Избранное | страница 54



На мандолине я играть не учился и не умею (это Лоллий Львов!), но это не важно, за кого бы ни считали. Даже, пожалуй, мне это на пользу: песельник, мандолинщик, скоморох – «веселые люди», как в старину их на Руси величали, в тяготе житейской, среди жестоких буден, случайных и немилостивых, влекли к себе своим искусством, растравляющим и отводящим душу.

И я много наслушался о житье-бытье – о горьком и бестолковом, о темном и щемящем.

Не раз я о войне спрашивал, я спросил и о враге:

– Как насчет врага? Какой он, очень страшный?

И из всех рассказов одно вынес: что врага-то по-

настоящему нет никакого, а что воюют, потому что так нужно.

– Потому что присяга – должон; и он по присяге.

И с какой нежностью, словно о малых ребятах, передавали о пленных: и как чаем поили, и как хлеб давали.

А ко всему одно, одно и неизменно, ко всем рассказам:

– Скоро и войне конец.

И даже срок ставили – вот чудеса! – весною.

Помню, кто-то из курильщиков, соседей клубных, за гонимой папироской философствовал, как там, на войне, в тяготе да в опаске думается.

Всякому-то кажется, вот только бы вернуться, и пойдет уж новая жизнь, и в письме другой пишет об этой новой жизни, и если выпивал да крут был, клянется: ни в жизнь ни столечко не выпьет и никогда не обидит, только бы Бог сохранил.
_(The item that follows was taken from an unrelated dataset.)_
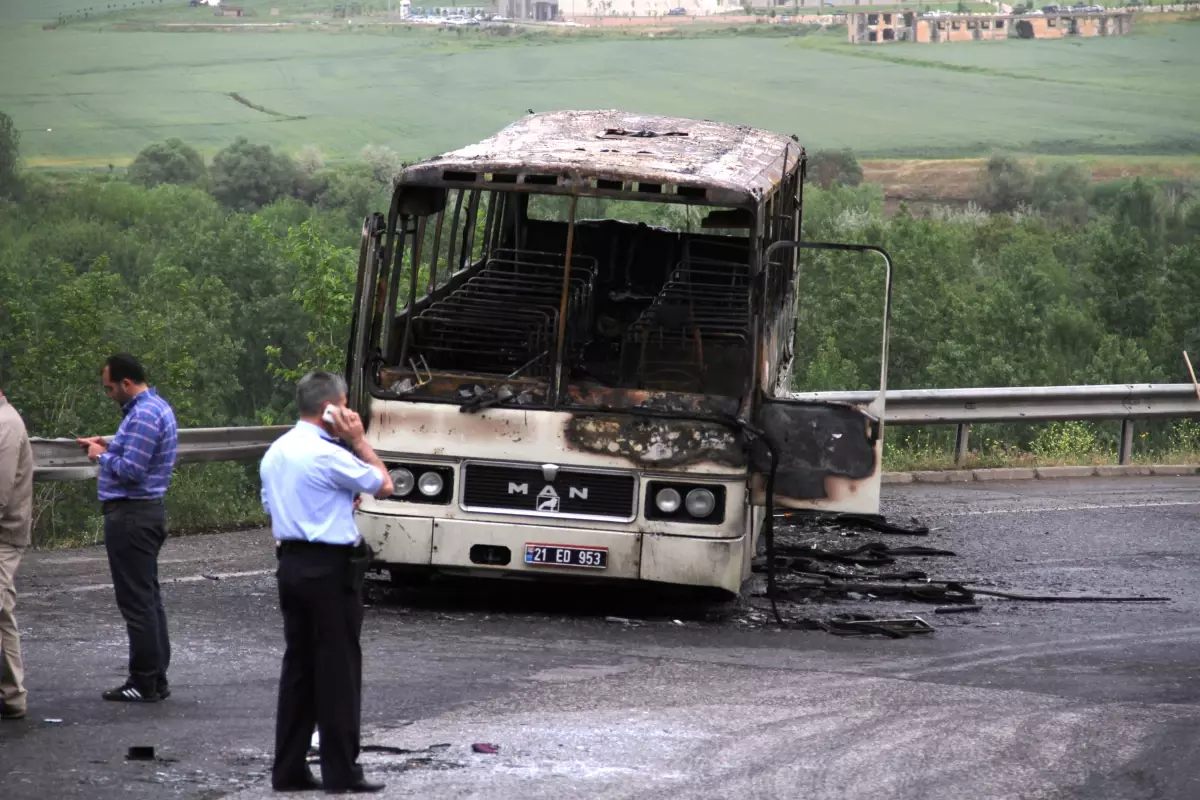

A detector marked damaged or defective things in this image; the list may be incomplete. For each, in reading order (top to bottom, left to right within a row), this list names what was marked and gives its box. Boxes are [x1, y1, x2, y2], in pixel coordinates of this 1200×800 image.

Ну, а случаем вернется домой на побывку, и прощай ты, новая жизнь, пошел по-старому.

– Человека ничем не прошибешь! – сказал черный Балягин; мы его Тараканом звали, черный, и жизни ему оставалось до первой оттепели.

– Неужто ничем?

– А Сибаев? – заметил кто-то.

– Какой Сибаев?

Шел я из лаборатории после «выкачивания», в глазах зеленело, иду – хоть бы до палаты добраться! – а меня за руку Тощаков и показывает:

– Сибаев из 31-й.

Я о ту пору так только взглянул: вижу, молодой, рослый, халат до колен. Потом уж разобрался.

Сибаев контуженный ходил по коридору, не подымая глаз.

До войны «фюлиган», как говорили про него соседи, так жаловалась и его родная мать. Мать его прачка, и так работа нелегкая, да еще от сына горе: что заработает на стирках, лодарь все пропьет, да и поколачивал. А тут, как случилось, снаряд разорвался, его словно бы всего передернуло. Вернулся он домой к матери и совсем как не тот: станет на колени, все прощенье просит, и такая память вдруг, все-то припомнил, как измывался, как колотил, и просит, клянется, что никогда уж не будет так, и только бы поправиться, все сам делать будет, беречь будет.

Мать не знает, что и делать, она все простила, и нет злой памяти, ведь она Бога-то молила, чтобы только не так уж сын-то ее непутный поедом ее ел, ну, пошумит немножко, ничего, а он – на коленях. Мать все простила, а он помнит, забыть не может, сам себе простить не может.